静かな時の中で、そっと息を吐く音が聞こえた。

 「そうだね。僕を信じてくれる人が信じるものを、僕が否定してしまうのは違う気がする。僕は僕らしく、これからも信じてくれる人のために生きるよ」

 その笑顔にはまだ迷いが残っていたけれど、瞳には光が見えていた。

 「それにしても不思議だね。クラネスにも君と似たようなことを言われたよ。やっぱり一緒にいると考え方も似てくるのかな?」

 「えっ」


 私には彼の気持ちを理解することは難しいのかもしれない。何も知らないくせに、そう思われても仕方がないと思っていた。だけど今日初めて会った私の言葉に耳を傾けてくれた。

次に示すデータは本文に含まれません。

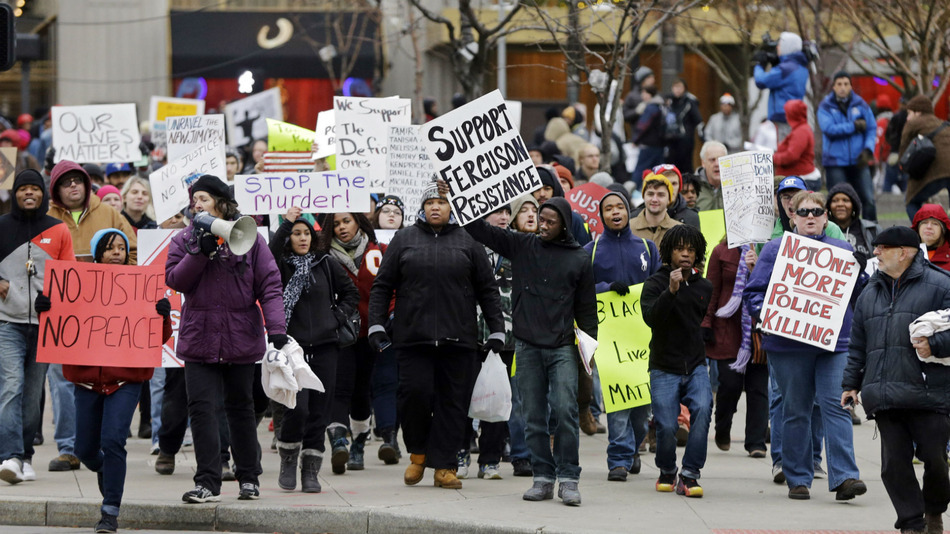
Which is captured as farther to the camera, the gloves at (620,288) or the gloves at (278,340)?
the gloves at (620,288)

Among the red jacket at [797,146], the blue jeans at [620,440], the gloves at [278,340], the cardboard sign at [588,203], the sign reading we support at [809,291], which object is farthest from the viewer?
the red jacket at [797,146]

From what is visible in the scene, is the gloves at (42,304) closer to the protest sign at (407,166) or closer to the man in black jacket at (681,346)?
the protest sign at (407,166)

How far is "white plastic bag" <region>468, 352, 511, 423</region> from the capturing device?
957 cm

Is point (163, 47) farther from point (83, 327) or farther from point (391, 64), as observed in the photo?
point (83, 327)

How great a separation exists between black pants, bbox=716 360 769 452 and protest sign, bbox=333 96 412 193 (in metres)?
3.37

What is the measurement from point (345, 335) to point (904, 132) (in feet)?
26.0

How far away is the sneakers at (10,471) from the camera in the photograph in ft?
31.8

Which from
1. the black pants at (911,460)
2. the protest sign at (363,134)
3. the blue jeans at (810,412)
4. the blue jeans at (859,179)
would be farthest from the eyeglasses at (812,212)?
the blue jeans at (859,179)

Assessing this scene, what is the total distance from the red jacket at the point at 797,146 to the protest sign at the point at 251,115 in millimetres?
7243

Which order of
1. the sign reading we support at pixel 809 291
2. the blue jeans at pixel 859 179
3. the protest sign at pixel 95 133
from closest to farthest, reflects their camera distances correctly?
the sign reading we support at pixel 809 291
the protest sign at pixel 95 133
the blue jeans at pixel 859 179

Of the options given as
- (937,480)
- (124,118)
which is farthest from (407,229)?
Answer: (124,118)

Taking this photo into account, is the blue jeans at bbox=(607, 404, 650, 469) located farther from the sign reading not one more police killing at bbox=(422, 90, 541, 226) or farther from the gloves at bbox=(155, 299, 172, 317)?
the gloves at bbox=(155, 299, 172, 317)

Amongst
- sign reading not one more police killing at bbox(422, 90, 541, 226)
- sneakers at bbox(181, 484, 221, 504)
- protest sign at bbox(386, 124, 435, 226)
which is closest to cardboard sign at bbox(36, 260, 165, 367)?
sneakers at bbox(181, 484, 221, 504)

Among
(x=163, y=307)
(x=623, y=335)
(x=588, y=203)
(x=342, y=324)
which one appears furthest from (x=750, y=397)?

それだけで十分だった。
 本当はもっと知りたいことがあるけれど、これから先クロムさんの近くにいられるのは私じゃない。

 「今までそんなこと一度も口にしなかったのに、俺がいないところだと簡単に吐いてしまうんだな。何か隠していると思ったらそういうことだったか」

 「クラネスさん!?いつからそこに?」

 ドアを開けて入ってきたのはクラネスさんだった。話を聞いていたのか、あまりにもタイミングが良すぎる。

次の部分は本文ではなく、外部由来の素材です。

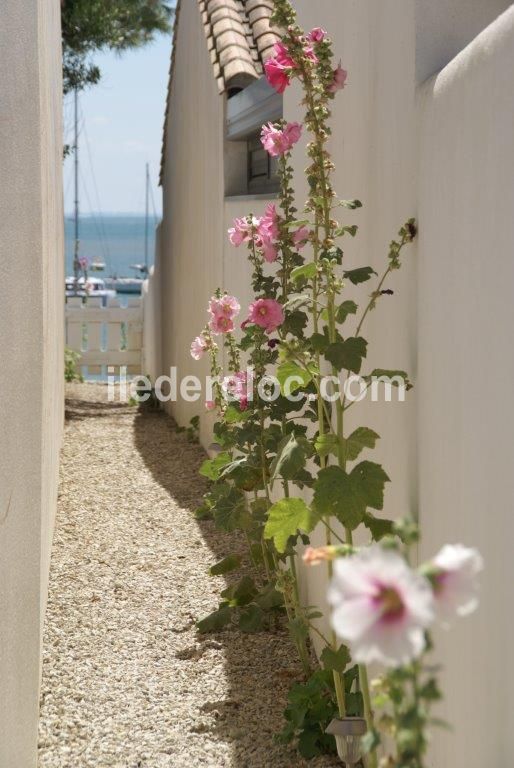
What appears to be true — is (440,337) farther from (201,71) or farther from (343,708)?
(201,71)

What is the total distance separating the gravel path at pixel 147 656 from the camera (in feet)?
12.8

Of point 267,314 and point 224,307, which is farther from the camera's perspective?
point 224,307

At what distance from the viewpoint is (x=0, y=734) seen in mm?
3293

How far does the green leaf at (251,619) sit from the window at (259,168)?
2.99 m

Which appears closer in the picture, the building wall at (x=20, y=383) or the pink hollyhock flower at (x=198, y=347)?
the building wall at (x=20, y=383)

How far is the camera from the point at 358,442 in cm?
329

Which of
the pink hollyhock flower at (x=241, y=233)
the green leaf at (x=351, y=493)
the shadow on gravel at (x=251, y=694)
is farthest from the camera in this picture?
the pink hollyhock flower at (x=241, y=233)

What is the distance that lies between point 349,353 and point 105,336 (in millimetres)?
13434

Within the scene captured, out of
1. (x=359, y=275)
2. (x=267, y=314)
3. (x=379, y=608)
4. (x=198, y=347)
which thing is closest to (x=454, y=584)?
(x=379, y=608)

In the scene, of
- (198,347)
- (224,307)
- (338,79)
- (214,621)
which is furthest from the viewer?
(198,347)

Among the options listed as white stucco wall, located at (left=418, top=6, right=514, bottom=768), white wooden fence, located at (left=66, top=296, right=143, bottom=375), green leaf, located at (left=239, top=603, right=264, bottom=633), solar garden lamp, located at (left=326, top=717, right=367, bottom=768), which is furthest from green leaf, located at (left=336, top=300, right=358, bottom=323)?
white wooden fence, located at (left=66, top=296, right=143, bottom=375)

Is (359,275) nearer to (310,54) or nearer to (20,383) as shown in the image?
(310,54)

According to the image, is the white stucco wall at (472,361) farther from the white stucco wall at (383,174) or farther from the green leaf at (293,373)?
the green leaf at (293,373)

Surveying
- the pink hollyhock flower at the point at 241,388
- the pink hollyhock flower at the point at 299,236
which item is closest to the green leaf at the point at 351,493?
the pink hollyhock flower at the point at 299,236
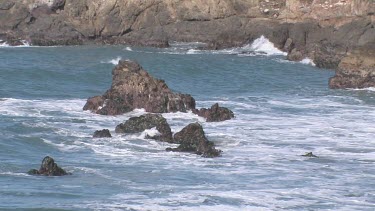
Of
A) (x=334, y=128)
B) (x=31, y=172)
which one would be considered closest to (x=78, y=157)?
(x=31, y=172)

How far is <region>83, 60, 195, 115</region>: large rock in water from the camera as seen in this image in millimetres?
32344

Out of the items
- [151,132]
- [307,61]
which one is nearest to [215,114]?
[151,132]

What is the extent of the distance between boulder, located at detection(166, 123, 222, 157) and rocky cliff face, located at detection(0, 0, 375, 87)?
112 ft

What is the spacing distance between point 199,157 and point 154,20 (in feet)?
134

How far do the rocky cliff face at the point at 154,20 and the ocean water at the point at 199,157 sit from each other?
47.7 feet

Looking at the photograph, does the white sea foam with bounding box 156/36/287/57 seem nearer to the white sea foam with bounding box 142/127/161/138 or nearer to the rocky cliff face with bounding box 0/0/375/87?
the rocky cliff face with bounding box 0/0/375/87

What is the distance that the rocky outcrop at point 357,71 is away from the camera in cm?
4072

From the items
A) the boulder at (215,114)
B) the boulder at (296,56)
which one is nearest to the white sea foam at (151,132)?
the boulder at (215,114)

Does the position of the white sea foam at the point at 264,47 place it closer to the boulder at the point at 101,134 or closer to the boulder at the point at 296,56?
the boulder at the point at 296,56

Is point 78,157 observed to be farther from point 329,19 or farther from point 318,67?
point 329,19

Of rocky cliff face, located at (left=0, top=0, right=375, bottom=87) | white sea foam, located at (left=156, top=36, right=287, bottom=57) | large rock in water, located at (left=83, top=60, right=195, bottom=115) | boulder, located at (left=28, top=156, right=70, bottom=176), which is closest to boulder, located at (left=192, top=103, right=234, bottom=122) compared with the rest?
large rock in water, located at (left=83, top=60, right=195, bottom=115)

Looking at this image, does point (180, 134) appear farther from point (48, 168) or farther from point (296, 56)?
point (296, 56)

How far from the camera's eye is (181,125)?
30.2m

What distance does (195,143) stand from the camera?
25188 mm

 「クラネスには消えても言えないと本能的に思っていたのかもしれないね。君の前では強がっていたかったのかも」

 クロムさんは驚いていなかった。もしかして気づいていたのかもしれない。


 「いい人を見つけたね」

 今度は私の方に笑顔を向けてくれた。

 「灯は自慢の助手だ」

 その言葉に照れくさくなって、私は話を逸らした。

 「クロムさんは、どんな世界を望みますか?」

 彼に訊ねたのは未来のこと。

 「この世界は完成されているように見えるけど、実際は何か抜け落ちている未完成な世界。完全に完成されたものなんてこの世にはないけど、完成させるためにはどうすればいいか悩み続けられる世界であってほしいな」

 完成を求めるのではなく、その過程を考え続けられる未来を望む、クロムさんらしい答え。


 「ありがとう灯さん。君に会えてよかったよ」



 クロムさんに別れを告げ、クラネスさんと帰り道を歩いていた。

 信じるか。思いを伝えるのに必死だったとは言え、あれはブーメランだった。
 自分より少し前を歩く、見慣れた背中を見つめる。
 私も信じて、聞かなければならないことがある。
 あのリストのこと。
 彼は私に答えをくれるだろうか。
 一番下の塗りつぶされた項目。ライトに照らした時、見えた文字は。


 【持ち主、有明灯――必要なもの……歌声】


 私は動かしていた足を止めた。
 クラネスさんもそれに気づいて、合わせて止まってくれた。